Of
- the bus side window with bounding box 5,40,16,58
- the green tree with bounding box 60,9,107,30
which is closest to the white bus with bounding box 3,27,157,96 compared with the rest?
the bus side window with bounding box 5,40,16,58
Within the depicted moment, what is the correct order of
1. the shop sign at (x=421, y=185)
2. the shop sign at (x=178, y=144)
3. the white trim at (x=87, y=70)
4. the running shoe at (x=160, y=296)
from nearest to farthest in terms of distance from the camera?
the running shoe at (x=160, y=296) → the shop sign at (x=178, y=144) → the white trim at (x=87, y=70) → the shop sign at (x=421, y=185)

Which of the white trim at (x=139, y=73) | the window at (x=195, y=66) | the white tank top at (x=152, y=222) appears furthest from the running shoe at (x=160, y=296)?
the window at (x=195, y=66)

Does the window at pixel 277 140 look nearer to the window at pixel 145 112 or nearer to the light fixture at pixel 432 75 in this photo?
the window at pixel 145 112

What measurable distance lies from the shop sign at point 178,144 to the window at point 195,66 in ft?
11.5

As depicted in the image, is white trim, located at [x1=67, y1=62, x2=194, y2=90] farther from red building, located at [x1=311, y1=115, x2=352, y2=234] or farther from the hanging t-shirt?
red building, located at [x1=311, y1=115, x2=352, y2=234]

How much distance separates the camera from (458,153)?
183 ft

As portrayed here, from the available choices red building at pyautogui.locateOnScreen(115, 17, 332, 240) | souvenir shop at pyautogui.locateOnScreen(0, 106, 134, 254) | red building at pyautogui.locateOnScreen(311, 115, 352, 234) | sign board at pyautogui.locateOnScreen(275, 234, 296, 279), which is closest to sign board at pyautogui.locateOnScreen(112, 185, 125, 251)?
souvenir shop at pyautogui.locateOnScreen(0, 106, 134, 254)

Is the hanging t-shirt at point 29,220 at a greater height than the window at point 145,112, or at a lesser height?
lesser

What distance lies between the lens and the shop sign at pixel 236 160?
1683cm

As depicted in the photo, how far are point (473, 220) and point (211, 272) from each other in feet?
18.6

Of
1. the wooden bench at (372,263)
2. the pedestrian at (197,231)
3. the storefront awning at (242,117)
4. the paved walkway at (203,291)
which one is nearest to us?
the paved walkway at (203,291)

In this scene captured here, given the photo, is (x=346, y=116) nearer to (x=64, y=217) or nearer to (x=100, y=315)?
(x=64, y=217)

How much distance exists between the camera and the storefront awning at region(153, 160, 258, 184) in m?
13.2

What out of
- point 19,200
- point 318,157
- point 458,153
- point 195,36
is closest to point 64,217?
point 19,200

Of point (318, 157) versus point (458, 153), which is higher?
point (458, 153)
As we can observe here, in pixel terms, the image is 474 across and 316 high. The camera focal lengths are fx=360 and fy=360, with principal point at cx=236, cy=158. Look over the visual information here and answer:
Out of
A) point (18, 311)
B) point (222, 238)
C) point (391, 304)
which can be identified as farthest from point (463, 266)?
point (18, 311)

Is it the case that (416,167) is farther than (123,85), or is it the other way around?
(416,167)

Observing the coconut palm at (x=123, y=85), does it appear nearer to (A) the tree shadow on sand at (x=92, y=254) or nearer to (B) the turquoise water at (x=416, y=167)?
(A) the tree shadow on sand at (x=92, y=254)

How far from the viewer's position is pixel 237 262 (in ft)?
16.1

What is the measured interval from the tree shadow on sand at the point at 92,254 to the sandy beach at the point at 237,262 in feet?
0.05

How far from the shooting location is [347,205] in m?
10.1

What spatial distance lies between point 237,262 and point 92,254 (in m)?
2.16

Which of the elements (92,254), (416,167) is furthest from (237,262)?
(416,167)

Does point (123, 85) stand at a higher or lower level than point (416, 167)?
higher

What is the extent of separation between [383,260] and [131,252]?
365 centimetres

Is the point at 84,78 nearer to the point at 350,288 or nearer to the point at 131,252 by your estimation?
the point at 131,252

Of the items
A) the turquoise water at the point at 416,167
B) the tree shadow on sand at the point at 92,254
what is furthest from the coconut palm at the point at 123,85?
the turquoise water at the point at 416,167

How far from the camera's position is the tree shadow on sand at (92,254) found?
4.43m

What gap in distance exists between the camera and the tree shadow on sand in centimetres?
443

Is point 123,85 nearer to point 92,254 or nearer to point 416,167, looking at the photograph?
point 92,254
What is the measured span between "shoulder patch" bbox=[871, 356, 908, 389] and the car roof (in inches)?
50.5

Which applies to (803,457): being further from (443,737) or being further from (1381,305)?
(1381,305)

- _The task_
Reproduce the data above in full, substituting "ceiling lamp" for every occurrence of "light fixture" and leaving everything else unchanged.

- _Response below_
Of
- the bus side window with bounding box 5,40,16,58
- the green tree with bounding box 60,9,107,30
which is closest to the white bus with bounding box 3,27,157,96 compared with the rest?
the bus side window with bounding box 5,40,16,58
Within the depicted moment, what is the correct order of
1. the shop sign at (x=421, y=185)
2. the shop sign at (x=178, y=144)
3. the white trim at (x=87, y=70)
4. the running shoe at (x=160, y=296)
from nearest to farthest in terms of distance from the camera?
the running shoe at (x=160, y=296) → the shop sign at (x=178, y=144) → the white trim at (x=87, y=70) → the shop sign at (x=421, y=185)

Which of the white trim at (x=139, y=73) | the window at (x=195, y=66) | the white tank top at (x=152, y=222) appears furthest from the running shoe at (x=160, y=296)?
the window at (x=195, y=66)

Does the window at pixel 277 140 look nearer to the window at pixel 145 112 or nearer to the ceiling lamp at pixel 432 75 in this photo?
the window at pixel 145 112

What measurable distance lies from the shop sign at point 178,144 to the window at point 195,66 in ft?
11.5

As depicted in the image, is white trim, located at [x1=67, y1=62, x2=194, y2=90] farther from red building, located at [x1=311, y1=115, x2=352, y2=234] or farther from the hanging t-shirt?
red building, located at [x1=311, y1=115, x2=352, y2=234]

How much distance separates the camera from (458,153)?
183 ft

As portrayed here, from the available choices red building at pyautogui.locateOnScreen(115, 17, 332, 240) | souvenir shop at pyautogui.locateOnScreen(0, 106, 134, 254) | red building at pyautogui.locateOnScreen(311, 115, 352, 234) | sign board at pyautogui.locateOnScreen(275, 234, 296, 279), which is closest to sign board at pyautogui.locateOnScreen(112, 185, 125, 251)?
souvenir shop at pyautogui.locateOnScreen(0, 106, 134, 254)

Is the hanging t-shirt at point 29,220 at a greater height than the window at point 145,112, or at a lesser height?
lesser

What distance lies between the lens and the shop sign at pixel 236 160?
1683cm

As depicted in the photo, how far are point (473, 220) and point (211, 272) from each other in feet?
18.6

Of
1. the wooden bench at (372,263)
2. the pedestrian at (197,231)
3. the storefront awning at (242,117)
4. the paved walkway at (203,291)
which one is nearest to us?
the paved walkway at (203,291)

In this scene captured here, given the photo, is (x=346, y=116) nearer to (x=64, y=217) or nearer to (x=100, y=315)?
(x=64, y=217)

How much distance exists between the camera and the storefront awning at region(153, 160, 258, 184) in m?
13.2

What out of
- point 19,200
- point 318,157
- point 458,153
- point 195,36
is closest to point 64,217?
point 19,200

Of point (318, 157) versus point (458, 153), which is higher?
point (458, 153)
As we can observe here, in pixel terms, the image is 474 across and 316 high. The camera focal lengths are fx=360 and fy=360, with principal point at cx=236, cy=158. Look over the visual information here and answer:
Out of
A) point (18, 311)
B) point (222, 238)
C) point (391, 304)
which can be identified as farthest from point (463, 266)?
point (18, 311)

Is it the case that (416,167) is farther than (123,85), or is it the other way around?
(416,167)

Observing the coconut palm at (x=123, y=85), does it appear nearer to (A) the tree shadow on sand at (x=92, y=254) or nearer to (B) the turquoise water at (x=416, y=167)?
(A) the tree shadow on sand at (x=92, y=254)

How far from the viewer's position is pixel 237 262 (in ft)?
16.1

What is the measured interval from the tree shadow on sand at the point at 92,254 to the sandy beach at the point at 237,262 in feet?
0.05

How far from the shooting location is [347,205] in m?
10.1

What spatial distance lies between point 237,262 and point 92,254 (in m)?
2.16

Which of the elements (92,254), (416,167) is furthest from (237,262)?
(416,167)

Does point (123, 85) stand at a higher or lower level than point (416, 167)?
higher

What is the extent of separation between [383,260] and [131,252]?
365 centimetres

Is the point at 84,78 nearer to the point at 350,288 or nearer to the point at 131,252 by your estimation?
the point at 131,252

Of the items
A) the turquoise water at the point at 416,167
B) the tree shadow on sand at the point at 92,254
what is furthest from the coconut palm at the point at 123,85?
the turquoise water at the point at 416,167

How far from the camera's position is the tree shadow on sand at (92,254) found?
4.43m

What gap in distance exists between the camera and the tree shadow on sand in centimetres?
443

Is point 123,85 nearer to point 92,254 or nearer to point 416,167, looking at the photograph?
point 92,254
What is the measured span between "shoulder patch" bbox=[871, 356, 908, 389] and the car roof (in inches)?
50.5

Which applies to (803,457): being further from (443,737) or being further from (1381,305)?
(1381,305)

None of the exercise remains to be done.